Bundesministerin Andrea Nahles, MdB diskutiert über Projekt zur Inklusion
Die Beschäftigungssituation hat sich stetig verbessert
Andernach. Das Projekt „Inklusion, Analyse und Intervention“ („InAnI“) soll behinderte Menschen im Landkreis Mayen-Koblenz durch intensive, langfristige und auf den einzelnen Menschen abgestimmte Unterstützung an den allgemeinen Arbeitsmarkt heranführen. Für dieses Projekt hat das Jobcenter Mayen-Koblenz bei einem Bundesprogramm den Zuschlag erhalten.
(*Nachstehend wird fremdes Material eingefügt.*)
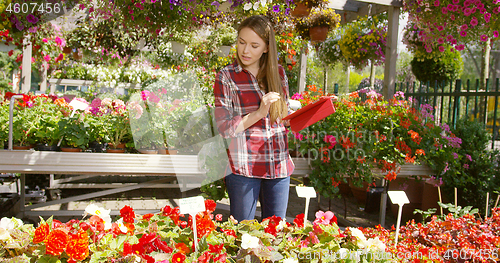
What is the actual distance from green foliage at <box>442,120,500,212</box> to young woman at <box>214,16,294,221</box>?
1833mm

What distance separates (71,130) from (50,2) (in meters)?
0.98

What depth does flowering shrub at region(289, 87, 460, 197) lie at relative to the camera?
7.92 ft

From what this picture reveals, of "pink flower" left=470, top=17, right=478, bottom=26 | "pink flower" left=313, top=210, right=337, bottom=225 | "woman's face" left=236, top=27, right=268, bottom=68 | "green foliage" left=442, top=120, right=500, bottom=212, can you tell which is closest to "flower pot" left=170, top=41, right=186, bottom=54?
"pink flower" left=470, top=17, right=478, bottom=26

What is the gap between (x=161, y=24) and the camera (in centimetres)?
237

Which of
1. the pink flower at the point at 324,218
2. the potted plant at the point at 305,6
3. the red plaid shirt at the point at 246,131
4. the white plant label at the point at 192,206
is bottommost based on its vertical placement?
the pink flower at the point at 324,218

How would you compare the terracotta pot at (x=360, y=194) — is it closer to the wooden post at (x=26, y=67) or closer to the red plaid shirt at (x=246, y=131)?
the red plaid shirt at (x=246, y=131)

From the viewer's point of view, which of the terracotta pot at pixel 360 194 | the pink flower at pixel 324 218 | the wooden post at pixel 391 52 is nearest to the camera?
the pink flower at pixel 324 218

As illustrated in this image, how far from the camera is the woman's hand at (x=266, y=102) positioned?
1244mm

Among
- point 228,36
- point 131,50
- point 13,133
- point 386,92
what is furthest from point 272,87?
point 131,50

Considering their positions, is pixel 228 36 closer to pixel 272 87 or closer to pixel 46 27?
pixel 46 27

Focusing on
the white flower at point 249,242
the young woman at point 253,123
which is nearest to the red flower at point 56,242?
the white flower at point 249,242

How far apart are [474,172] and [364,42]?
1987mm

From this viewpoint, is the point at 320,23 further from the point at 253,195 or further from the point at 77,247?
the point at 77,247

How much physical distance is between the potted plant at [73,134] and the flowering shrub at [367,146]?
53.8 inches
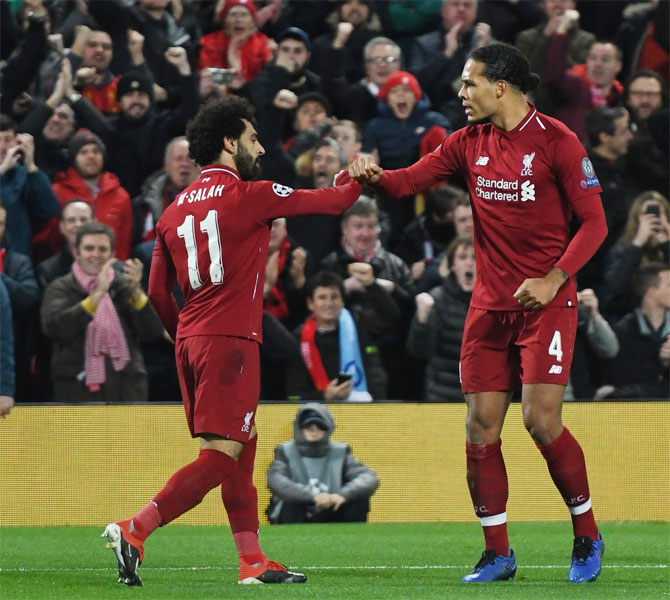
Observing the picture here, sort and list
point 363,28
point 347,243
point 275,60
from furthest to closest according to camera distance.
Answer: point 363,28 → point 275,60 → point 347,243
Für zwei Jahre kümmern sich nun die Integrationsfachdienste der Barmherzigen Brüder in Saffig um deren Umsetzung. Im Rahmen ihrer Sommerreise durch den Wahlkreis nahm die Bundestagsabgeordnete Andrea Nahles an einer Diskussionsrunde mit Holger Brandt, dem kaufmännischen Direktor der Barmherzigen Brüder sowie Partnern aus der Wirtschaft teil. Dabei hob sie die Bedeutung des Programms hervor: „Die Menschen mit Behinderung haben bislang häufig Schwierigkeiten auf dem Arbeitsmarkt, weil ihre individuellen Fähigkeiten und Potenziale nicht ausreichend gefördert wurden. Dies soll sich in diesem Programm grundlegend ändern.“, erläuterte die Ministerin ihre Motivation, das Bundesprogramm zu entwickeln. Sie verwies in ihrem Statement auf die aktuellen Zahlen des Arbeitsmarktes, die eine deutliche Verbesserung der Beschäftigungssituation schwerbehinderter Menschen aufweisen. „Schwerbehinderte Menschen in Arbeit zu bringen, ist mir wichtig, weil es ihnen durch die Teilhabe am Arbeitsleben auch weitere Perspektiven ermöglicht“, begründete Andrea Nahles ihre Bemühungen. Wichtig sei daher eine gute Zusammenarbeit mit den Partnerinnen und Partnern aus der Wirtschaft. „Ich bin froh, dass heute so viele Interessierte gekommen sind und sich in die Gesprächsrunde eingebracht haben. Dadurch nehme ich wichtige Impulse mit nach Berlin. Menschen mit Behinderung in Arbeit zu bringen, ist eine wichtige und lohnende Aufgabe, die auch künftig im Fokus meiner Arbeit liegen wird“, betonte Andrea Nahles.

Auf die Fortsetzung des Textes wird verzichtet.